Nesne tabanlı sınıflandırmada en önemli ve ilk aşama segmentasyon aşamasıdır. Segmentasyon, benzer spektral özelliklere sahip piksellerin gruplandırılması ve görüntü objelerinin oluşturulması işlemidir. Segmentasyonun amacı; görüntünün birbirinden farklı alt bölümlere ayrılması ve görüntüden anlamlı nesneler yaratılmasıdır (Baatz ve Schape 2000). Ayrıca, çoğu durumda belirli bir görev için bir görüntüde ilgilenilen, istenilen nesnelerin otomatik olarak çıkarılmasının mümkün olması da segmentasyonun amaçları arasındadır. Segmentasyon işlemi, yukarıdan-aşağıya (top-down) ve aşağıdan-yukarıya (bottom-up) olmak üzere iki farklı yöntem olarak işlemektedir (Definiens 2012). Yukarıdan aşağıya yönteminin temelinde bütünün en küçük parçalara ayrılması işlemi vardır. 3 farklı yukarıdan aşağıya segmentasyon metodu bulunmaktadır. Bunlar; satranç tahtası segmentasyon (chessboard segmentation), dörtlü ağaç tabanlı segmentasyon (quadtree-based segmentation) ve kontrast bölümlemesi segmentasyon (contrast split segmentation) algoritmalarıdır. Segmentasyon işleminin ikinci stratejisi aşağıdan yukarıya bölümlemedir. Bu yaklaşımda, küçük parçalar belirli bazı kriterler göz önüne alınarak büyük parçalar olarak elde edilmektedir. Aşağıdan yukarıya strateji için kullanılan en önemli yöntem “Çoklu Çözünürlüklü Segmentasyon (Multiresolution Segmentation)” yöntemidir (Baatz ve Schape 2000; Benz vd. 2004).

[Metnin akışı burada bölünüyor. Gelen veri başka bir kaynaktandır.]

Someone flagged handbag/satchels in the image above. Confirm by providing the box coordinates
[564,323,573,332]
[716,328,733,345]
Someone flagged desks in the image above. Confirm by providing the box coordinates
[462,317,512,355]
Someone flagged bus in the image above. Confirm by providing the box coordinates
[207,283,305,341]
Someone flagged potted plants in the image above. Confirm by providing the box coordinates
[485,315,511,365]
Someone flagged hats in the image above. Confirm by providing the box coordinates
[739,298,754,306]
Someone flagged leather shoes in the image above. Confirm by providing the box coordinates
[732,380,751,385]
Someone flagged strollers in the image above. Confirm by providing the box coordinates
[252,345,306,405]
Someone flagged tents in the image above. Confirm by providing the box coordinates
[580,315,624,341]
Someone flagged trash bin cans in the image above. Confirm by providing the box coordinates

Çoklu çözünürlüklü segmentasyon algoritması ile segmentasyonda ölçek, şekil ve yoğunluk olarak verilen 3 parametre kullanıcı tarafından belirlenir. Bu 3 parametre içinde en önemlisi ölçek parametresidir. Çoklu çözünürlüklü segmentasyon aşamasında, ölçek parametresi, renk/şekil parametresi ve yumuşaklık/yoğunluk parametreleri olabildiğince gerçeğe yakın belirlenmelidir. Renk/şekil ve yumuşaklık/yoğunluk parametreleri birbirini 1’e tamamlar.

4. Uygulama

Nesne tabanlı sınıflandırma işlemi sırasında analizleri daha kısa sürede gerçekleştirebilmek için iki farklı dokuda çalışma bölgesi seçilmiştir. Farklı 2 dokunun belirlenmesinde alanın heterojen ve homojen yapıda olması esas teşkil etmiştir. Heterojen bölgede birçok arazi örtüsü ve sınıfı yani çeşitli yapıda ve tipte binalar, yeşil alanlar, tarım alanları, boş alanlar, karışık alanlar, yıkılmış binalar (farklı yıkılma şekilleri gösteren binalar), enkazlar, yollar (asfalt, ana yol, tali yol), gölge alanlar göz önüne alınmıştır. Homojen dokudaki bölge, daha genel ve/veya daha az kompleks arazi örtüsü/sınıfını yani tek tip yapı tipi, geniş ormanlık alanlar, anayollar, gölge alanlar ve yıkılmış binaları içermektedir.

(4)

4 Çalışmada ilk adım olarak, homojen ve heterojen dokudaki her 2 bölge için öncellikle segmentasyon algoritması uygulanmıştır. Segmentasyon algoritması için bu tipteki bölgeler için literatürdeki benzer çalışmalarda da sıklıkla uygulanan çoklu çözünürlüklü segmentasyon yaklaşımı kullanılmıştır (Şekil 2).

(a) (b)

Şekil 2: Çoklu çözünürlüklü segmentasyon işlemi (a) homojen bölge - ortofoto (b) heterojen bölge – ortofoto

Çoklu çözünürlüklü segmentasyon adımında her bir bölge için göz önüne alınan parametreler Tablo 1’de verilmiştir. Çalışma kapsamında ortofotoların segmente edilmesi ve görüntü nesnelerine ilişkin özelliklerin tanımlanmasında e-Cognition yazılımından yararlanılmıştır.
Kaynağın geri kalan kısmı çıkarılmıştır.